Entries taken from a collection:
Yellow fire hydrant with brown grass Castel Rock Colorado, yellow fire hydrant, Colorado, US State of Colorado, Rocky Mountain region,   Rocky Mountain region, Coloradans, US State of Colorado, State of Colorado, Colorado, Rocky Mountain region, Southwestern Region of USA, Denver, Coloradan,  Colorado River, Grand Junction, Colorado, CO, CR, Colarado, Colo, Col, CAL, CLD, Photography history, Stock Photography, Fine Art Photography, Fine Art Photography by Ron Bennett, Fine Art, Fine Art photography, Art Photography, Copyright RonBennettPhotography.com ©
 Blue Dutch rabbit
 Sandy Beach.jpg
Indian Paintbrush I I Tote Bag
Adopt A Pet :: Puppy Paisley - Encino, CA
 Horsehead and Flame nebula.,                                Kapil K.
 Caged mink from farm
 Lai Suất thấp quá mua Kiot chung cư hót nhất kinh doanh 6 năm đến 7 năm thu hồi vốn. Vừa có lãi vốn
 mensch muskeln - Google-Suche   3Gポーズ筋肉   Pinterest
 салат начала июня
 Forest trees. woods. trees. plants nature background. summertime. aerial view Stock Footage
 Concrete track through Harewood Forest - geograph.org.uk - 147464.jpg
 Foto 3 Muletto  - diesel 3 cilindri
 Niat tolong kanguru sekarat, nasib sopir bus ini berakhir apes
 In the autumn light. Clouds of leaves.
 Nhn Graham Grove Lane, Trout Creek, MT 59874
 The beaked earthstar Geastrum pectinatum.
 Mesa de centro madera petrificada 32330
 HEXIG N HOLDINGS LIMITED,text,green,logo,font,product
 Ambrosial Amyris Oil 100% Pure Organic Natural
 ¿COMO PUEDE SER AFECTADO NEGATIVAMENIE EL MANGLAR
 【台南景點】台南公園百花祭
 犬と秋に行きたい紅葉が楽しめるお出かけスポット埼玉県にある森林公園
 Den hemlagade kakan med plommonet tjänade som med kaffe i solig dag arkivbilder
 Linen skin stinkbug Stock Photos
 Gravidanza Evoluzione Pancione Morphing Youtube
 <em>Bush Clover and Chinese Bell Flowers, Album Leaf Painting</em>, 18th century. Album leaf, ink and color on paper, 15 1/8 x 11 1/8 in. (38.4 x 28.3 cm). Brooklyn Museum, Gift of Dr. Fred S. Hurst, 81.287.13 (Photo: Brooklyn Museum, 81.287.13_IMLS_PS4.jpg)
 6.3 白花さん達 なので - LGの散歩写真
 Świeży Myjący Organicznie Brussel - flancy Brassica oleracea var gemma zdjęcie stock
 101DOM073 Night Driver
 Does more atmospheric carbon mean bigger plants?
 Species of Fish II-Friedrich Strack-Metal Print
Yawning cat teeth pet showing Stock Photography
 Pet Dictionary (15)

- Exercise brief -
When you retype the entries above, keep every line identical to the source.

- Output for this task -
Yellow fire hydrant with brown grass Castel Rock Colorado, yellow fire hydrant, Colorado, US State of Colorado, Rocky Mountain region,   Rocky Mountain region, Coloradans, US State of Colorado, State of Colorado, Colorado, Rocky Mountain region, Southwestern Region of USA, Denver, Coloradan,  Colorado River, Grand Junction, Colorado, CO, CR, Colarado, Colo, Col, CAL, CLD, Photography history, Stock Photography, Fine Art Photography, Fine Art Photography by Ron Bennett, Fine Art, Fine Art photography, Art Photography, Copyright RonBennettPhotography.com ©
 Blue Dutch rabbit
 Sandy Beach.jpg
Indian Paintbrush I I Tote Bag
Adopt A Pet :: Puppy Paisley - Encino, CA
 Horsehead and Flame nebula.,                                Kapil K.
 Caged mink from farm
 Lai Suất thấp quá mua Kiot chung cư hót nhất kinh doanh 6 năm đến 7 năm thu hồi vốn. Vừa có lãi vốn
 mensch muskeln - Google-Suche   3Gポーズ筋肉   Pinterest
 салат начала июня
 Forest trees. woods. trees. plants nature background. summertime. aerial view Stock Footage
 Concrete track through Harewood Forest - geograph.org.uk - 147464.jpg
 Foto 3 Muletto  - diesel 3 cilindri
 Niat tolong kanguru sekarat, nasib sopir bus ini berakhir apes
 In the autumn light. Clouds of leaves.
 Nhn Graham Grove Lane, Trout Creek, MT 59874
 The beaked earthstar Geastrum pectinatum.
 Mesa de centro madera petrificada 32330
 HEXIG N HOLDINGS LIMITED,text,green,logo,font,product
 Ambrosial Amyris Oil 100% Pure Organic Natural
 ¿COMO PUEDE SER AFECTADO NEGATIVAMENIE EL MANGLAR
 【台南景點】台南公園百花祭
 犬と秋に行きたい紅葉が楽しめるお出かけスポット埼玉県にある森林公園
 Den hemlagade kakan med plommonet tjänade som med kaffe i solig dag arkivbilder
 Linen skin stinkbug Stock Photos
 Gravidanza Evoluzione Pancione Morphing Youtube
 <em>Bush Clover and Chinese Bell Flowers, Album Leaf Painting</em>, 18th century. Album leaf, ink and color on paper, 15 1/8 x 11 1/8 in. (38.4 x 28.3 cm). Brooklyn Museum, Gift of Dr. Fred S. Hurst, 81.287.13 (Photo: Brooklyn Museum, 81.287.13_IMLS_PS4.jpg)
 6.3 白花さん達 なので - LGの散歩写真
 Świeży Myjący Organicznie Brussel - flancy Brassica oleracea var gemma zdjęcie stock
 101DOM073 Night Driver
 Does more atmospheric carbon mean bigger plants?
 Species of Fish II-Friedrich Strack-Metal Print
Yawning cat teeth pet showing Stock Photography
 Pet Dictionary (15)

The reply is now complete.